What an embarrassing puff piece from the Associated Press and run by WPRI.  You know that old line about discomfiting the comfortable?  How about skepticism about the powerful?  Yeah, not so much.  Instead, one can only wonder whether Raimondo’s people slipped the writer, Josh Boak, cash or promises or he’s just a cheap date who puts out voluntarily, being so much in the bag for Raimondo’s gang.

I leave it to the reader to decide how much treacle he or she can take, but two things demand notice because of their practical consequences.  First:

To end the shortage, Raimondo, 50, must bring back production of chips as well as solar panels and batteries on the premise that these sectors are key to prosperity. This means consulting semiconductor executives almost daily, following data on plant shutdowns in Asia, seeking additional government support for these industries and making her department something more than a generic envoy to business.

“If we do our job right, and I believe that we will, 10 years from now you’ll see a fundamentally more vibrant, larger and revitalized manufacturing industry,” Raimondo said. “It is a national security problem that we don’t make any leading edge semiconductors in America, that we don’t make enough solar panels in America, that we don’t make critical batteries in America. This leaves us vulnerable, not just economically.”

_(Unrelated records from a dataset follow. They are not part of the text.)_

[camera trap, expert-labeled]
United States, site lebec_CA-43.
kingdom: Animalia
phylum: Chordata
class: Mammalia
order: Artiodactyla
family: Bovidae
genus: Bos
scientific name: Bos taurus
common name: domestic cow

It is a fundamental misunderstanding of the legitimate role of government and of the measure of its competence to leave it up to the commerce secretary “to end the shortage” of computer chips.  Boaz and Raimondo should not be framing this as something that she will accomplish.

Yet, that’s how they frame it because, as made clear in the second paragraph above, the Biden administration is not letting the crisis go to waste and is using it to nationalize huge industries.  From here on out, the manufacturing industry is a matter of national security, which means government control.

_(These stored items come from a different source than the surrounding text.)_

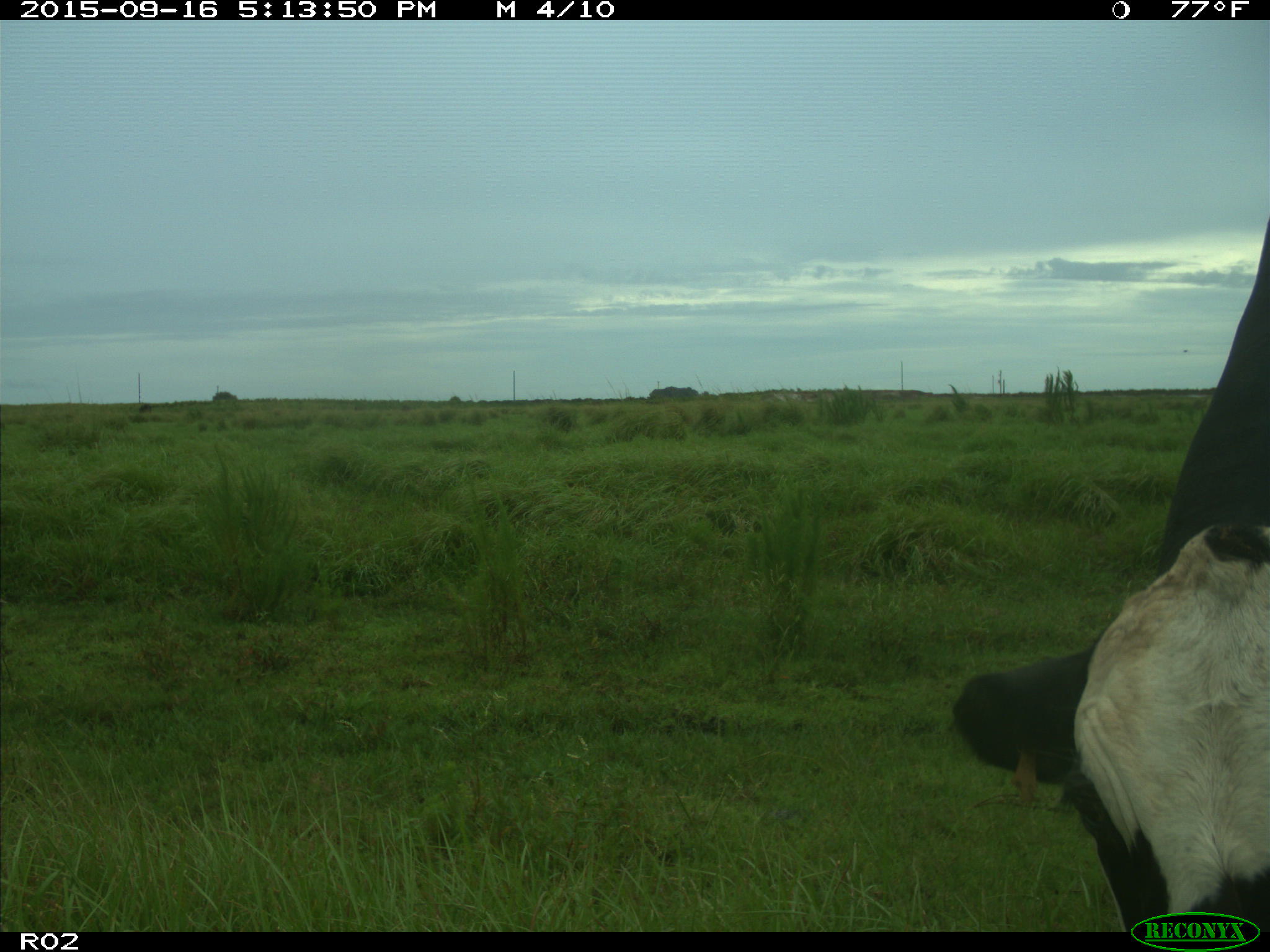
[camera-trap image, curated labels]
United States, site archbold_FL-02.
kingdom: Animalia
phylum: Chordata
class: Mammalia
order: Artiodactyla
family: Bovidae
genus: Bos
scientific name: Bos taurus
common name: domestic cow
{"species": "Bos taurus (domestic cow)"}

This is of acute concern for reasons related to the second passage of note:

Raimondo anticipates the computer chip shortage will last well into next year — and hurt. The White House noted in a September report that the shortage could lop a full percentage point off economic growth this year.

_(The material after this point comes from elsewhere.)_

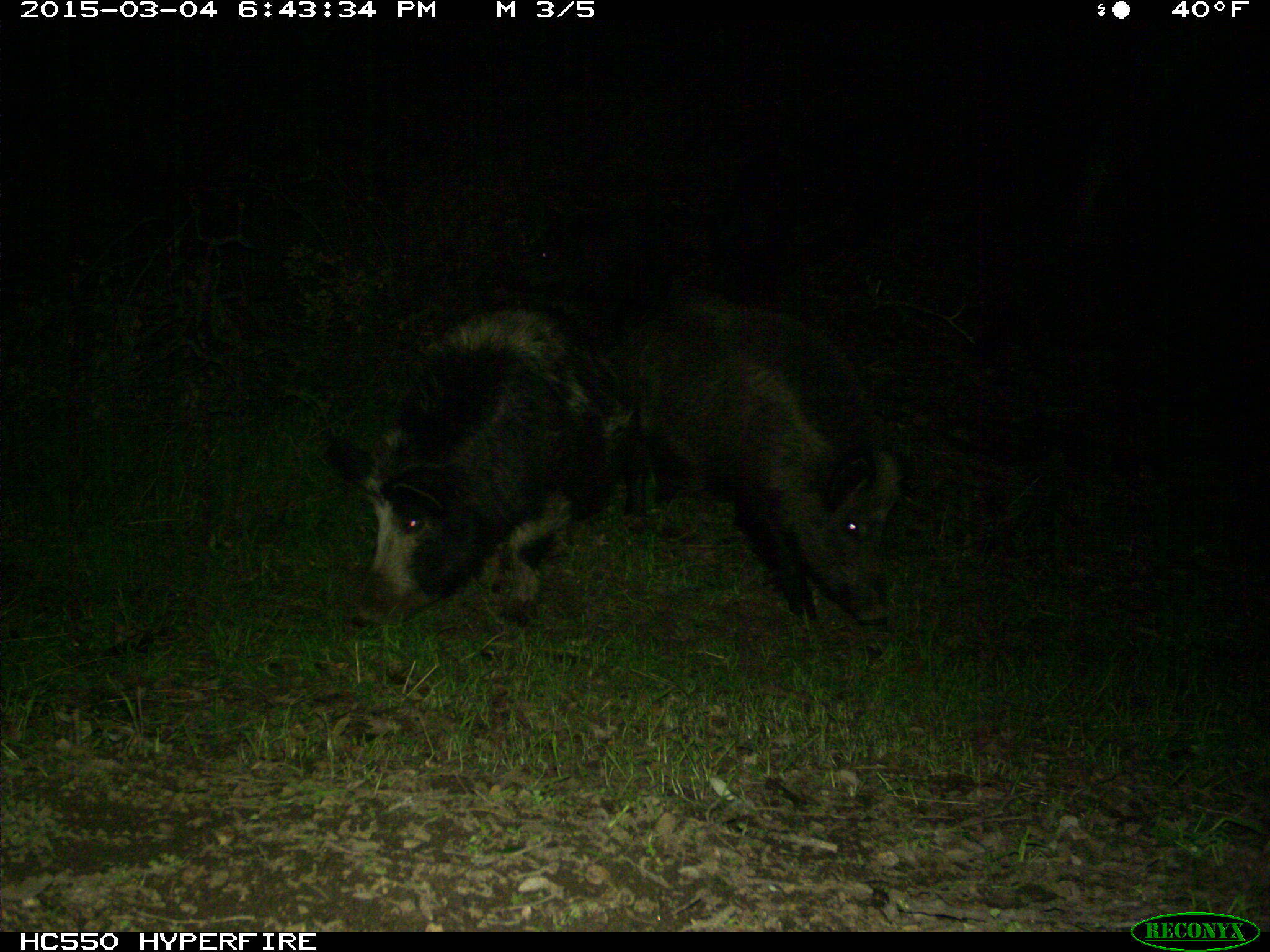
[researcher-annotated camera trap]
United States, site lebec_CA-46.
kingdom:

“We all probably underestimated how disruptive COVID is to our supply chains,” Raimondo said. “We just abruptly shut down our economy. Automakers just stopped ordering semiconductors.”

Who is this “we”?  Boaz lets this slip without pointing out that a prominent member of we was Gina Raimondo, who issued her own statewide lockdown order on March 28, 2020.  So vehement was she, that the Boston Globe reported she felt she had no choice because “only 50 percent of residents [had] been complying with her previous orders.”

She underestimated how disruptive COVID would be.  She declared an emergency and insisted that it gave her perpetual dictatorial powers for as long as she wanted to renew it.  She did it.

And now she is going to take charge of the American manufacturing industry?  Are we crazy?

Boaz gets one thing right:  “For the trappings of a technocrat, Raimondo is making choices on personal terms.”  Politicians like Raimondo claim that they’re making decisions based on science and the collective good, but they’re really making them for personal gain and based on personal feelings.